Bewährung widerrufen Helmut Epple muss ins Gefängnis

Von Sophia Herzog
Vor wenigen Monaten hatte Epple um das Amt des Bürgermeisters in Weissach kandidiert. Nun geht es für ihn wohl ins Gefängnis. Foto: Simon Granville

Der kreisbekannte Weissacher Helmut Epple, der bei den Bürgermeisterwahlen unter anderem in Weil der Stadt, Renningen und zuletzt in Weissach kandidiert hatte, muss ins Gefängnis. Das bestätigt das Amtsgericht in Leonberg. 2020 war Helmut Epple vor dem Stuttgarter Landgericht zu einer Bewährungsstrafe von eineinhalb Jahren verurteilt worden, zudem legte ihm das Gericht auf, 150 Stunden gemeinnütziger Arbeit leisten zu müssen.
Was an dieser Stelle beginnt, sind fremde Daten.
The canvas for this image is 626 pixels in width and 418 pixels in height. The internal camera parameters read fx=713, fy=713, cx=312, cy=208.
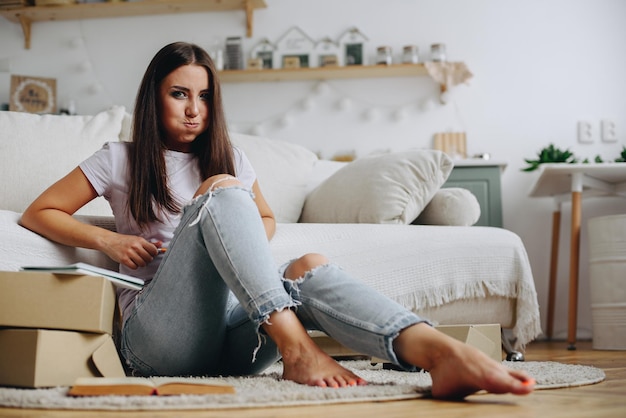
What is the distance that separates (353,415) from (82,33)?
3.45m

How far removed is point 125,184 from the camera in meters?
1.52

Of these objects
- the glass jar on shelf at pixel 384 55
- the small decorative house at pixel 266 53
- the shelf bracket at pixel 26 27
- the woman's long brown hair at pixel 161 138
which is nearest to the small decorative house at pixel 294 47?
the small decorative house at pixel 266 53

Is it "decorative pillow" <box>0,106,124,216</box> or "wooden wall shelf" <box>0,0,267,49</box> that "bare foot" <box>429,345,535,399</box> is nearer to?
"decorative pillow" <box>0,106,124,216</box>

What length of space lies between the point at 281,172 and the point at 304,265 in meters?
1.16

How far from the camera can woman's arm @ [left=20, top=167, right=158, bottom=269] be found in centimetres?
137

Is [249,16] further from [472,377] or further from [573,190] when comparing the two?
[472,377]

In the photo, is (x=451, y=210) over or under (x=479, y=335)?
over

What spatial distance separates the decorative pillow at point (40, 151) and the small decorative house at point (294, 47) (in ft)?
5.20

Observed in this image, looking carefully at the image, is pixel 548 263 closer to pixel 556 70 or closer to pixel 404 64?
pixel 556 70

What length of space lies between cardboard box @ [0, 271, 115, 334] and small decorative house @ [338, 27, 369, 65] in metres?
2.67

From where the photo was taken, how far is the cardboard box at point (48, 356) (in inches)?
46.1

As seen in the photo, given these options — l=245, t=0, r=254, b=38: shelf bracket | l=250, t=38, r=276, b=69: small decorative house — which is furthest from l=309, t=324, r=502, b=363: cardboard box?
l=245, t=0, r=254, b=38: shelf bracket

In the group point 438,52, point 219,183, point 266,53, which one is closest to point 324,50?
point 266,53

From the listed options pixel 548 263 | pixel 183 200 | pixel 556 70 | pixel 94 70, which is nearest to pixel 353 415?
pixel 183 200
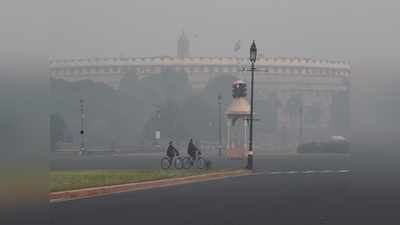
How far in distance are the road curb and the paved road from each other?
93 centimetres

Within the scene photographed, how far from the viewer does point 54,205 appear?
16.1m

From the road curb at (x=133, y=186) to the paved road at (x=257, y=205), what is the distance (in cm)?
93

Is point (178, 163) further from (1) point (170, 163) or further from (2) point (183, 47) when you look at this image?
(2) point (183, 47)

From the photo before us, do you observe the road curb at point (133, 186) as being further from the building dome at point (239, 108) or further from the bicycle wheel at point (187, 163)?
the building dome at point (239, 108)

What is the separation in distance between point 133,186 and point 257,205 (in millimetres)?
7730

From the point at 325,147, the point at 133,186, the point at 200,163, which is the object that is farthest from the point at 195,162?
the point at 325,147

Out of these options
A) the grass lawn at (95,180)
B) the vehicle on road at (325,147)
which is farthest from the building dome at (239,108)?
the grass lawn at (95,180)

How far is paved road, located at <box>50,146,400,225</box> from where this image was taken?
9.51 m

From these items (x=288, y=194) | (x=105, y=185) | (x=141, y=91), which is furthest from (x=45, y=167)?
(x=141, y=91)

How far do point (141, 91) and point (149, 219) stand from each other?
9940 cm

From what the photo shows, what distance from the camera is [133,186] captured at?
71.7 ft

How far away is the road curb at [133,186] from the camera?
59.4 feet

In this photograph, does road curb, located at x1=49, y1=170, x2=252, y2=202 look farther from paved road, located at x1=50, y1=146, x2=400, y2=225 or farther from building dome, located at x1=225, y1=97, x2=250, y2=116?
building dome, located at x1=225, y1=97, x2=250, y2=116

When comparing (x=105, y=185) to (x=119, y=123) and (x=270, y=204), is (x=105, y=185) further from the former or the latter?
(x=119, y=123)
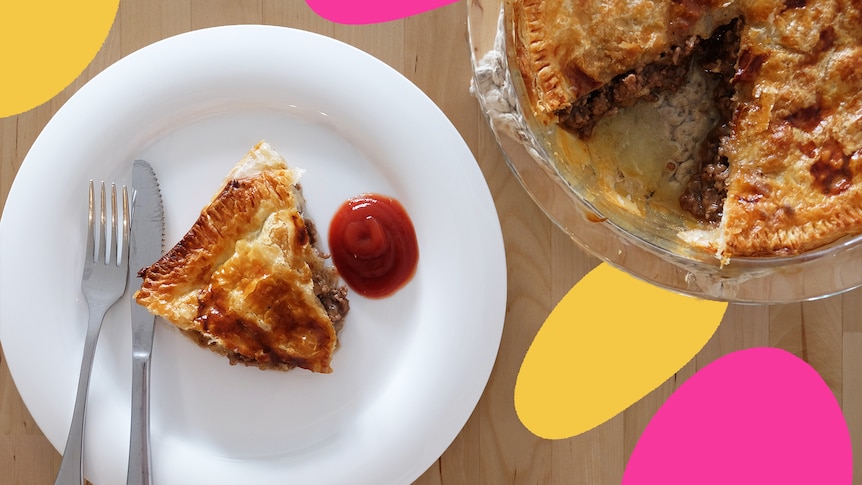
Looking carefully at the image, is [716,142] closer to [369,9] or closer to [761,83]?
[761,83]

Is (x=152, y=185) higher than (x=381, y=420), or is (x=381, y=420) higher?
(x=152, y=185)

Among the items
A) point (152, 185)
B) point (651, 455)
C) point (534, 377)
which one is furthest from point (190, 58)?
point (651, 455)

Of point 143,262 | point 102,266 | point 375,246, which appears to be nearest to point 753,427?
point 375,246

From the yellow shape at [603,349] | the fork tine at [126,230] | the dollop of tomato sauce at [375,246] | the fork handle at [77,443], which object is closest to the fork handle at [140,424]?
the fork handle at [77,443]

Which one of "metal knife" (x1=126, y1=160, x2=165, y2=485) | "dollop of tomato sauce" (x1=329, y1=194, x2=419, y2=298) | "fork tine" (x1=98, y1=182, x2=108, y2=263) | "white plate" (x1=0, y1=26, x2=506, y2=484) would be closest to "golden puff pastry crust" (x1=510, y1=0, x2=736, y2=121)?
"white plate" (x1=0, y1=26, x2=506, y2=484)

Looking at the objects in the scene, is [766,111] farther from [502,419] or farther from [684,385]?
[502,419]
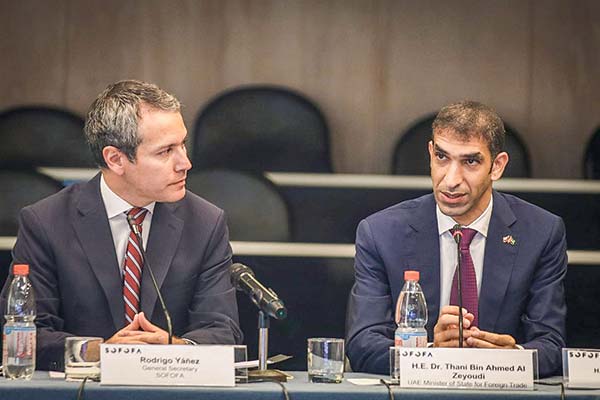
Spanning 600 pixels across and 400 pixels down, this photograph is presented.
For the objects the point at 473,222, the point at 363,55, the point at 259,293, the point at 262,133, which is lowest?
the point at 259,293

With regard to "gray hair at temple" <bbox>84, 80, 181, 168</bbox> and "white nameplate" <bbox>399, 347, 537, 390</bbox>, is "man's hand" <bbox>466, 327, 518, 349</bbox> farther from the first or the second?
"gray hair at temple" <bbox>84, 80, 181, 168</bbox>

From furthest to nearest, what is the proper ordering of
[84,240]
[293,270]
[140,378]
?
[293,270], [84,240], [140,378]

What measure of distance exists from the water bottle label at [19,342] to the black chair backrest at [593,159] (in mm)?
2858

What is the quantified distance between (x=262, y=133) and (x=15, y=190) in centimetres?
109

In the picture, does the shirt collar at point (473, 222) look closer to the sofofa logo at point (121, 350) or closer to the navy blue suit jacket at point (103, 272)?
the navy blue suit jacket at point (103, 272)

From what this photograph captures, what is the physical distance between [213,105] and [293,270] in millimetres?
802

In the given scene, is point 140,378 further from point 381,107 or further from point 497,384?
point 381,107

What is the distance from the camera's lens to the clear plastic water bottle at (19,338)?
102 inches

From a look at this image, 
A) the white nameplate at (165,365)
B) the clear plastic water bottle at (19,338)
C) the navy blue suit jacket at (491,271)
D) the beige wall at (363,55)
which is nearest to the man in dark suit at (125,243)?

Zwar hatte Epple versucht, vor dem Oberlandesgericht in Revision zu gehen, war damit jedoch nicht erfolgreich.

Nicht zur gemeinnütziger Arbeit angetreten.

Weil Epple die ihm auferlegten Arbeitsstunden laut Amtsgericht Leonberg aber nicht leistete, wurde die Bewährung nun widerrufen. Das Landgericht Stuttgart lehnte eine Beschwerde Epples gegen den Bewährungswiderruf ab. Demnach habe sich Epple beim zuständigen Sozialdienstleister, bei dem er die Arbeitsstunden hätte leisten sollen, nie gemeldet. Ein von Epple eingereichtes Dokument, das ihm Rückenbeschwerden attestiert, war für das Landgericht wohl keine ausreichende Entschuldigung. Das Amtsgericht Leonberg spricht von einer „standhaften Verweigerung“ gegen die Auflage.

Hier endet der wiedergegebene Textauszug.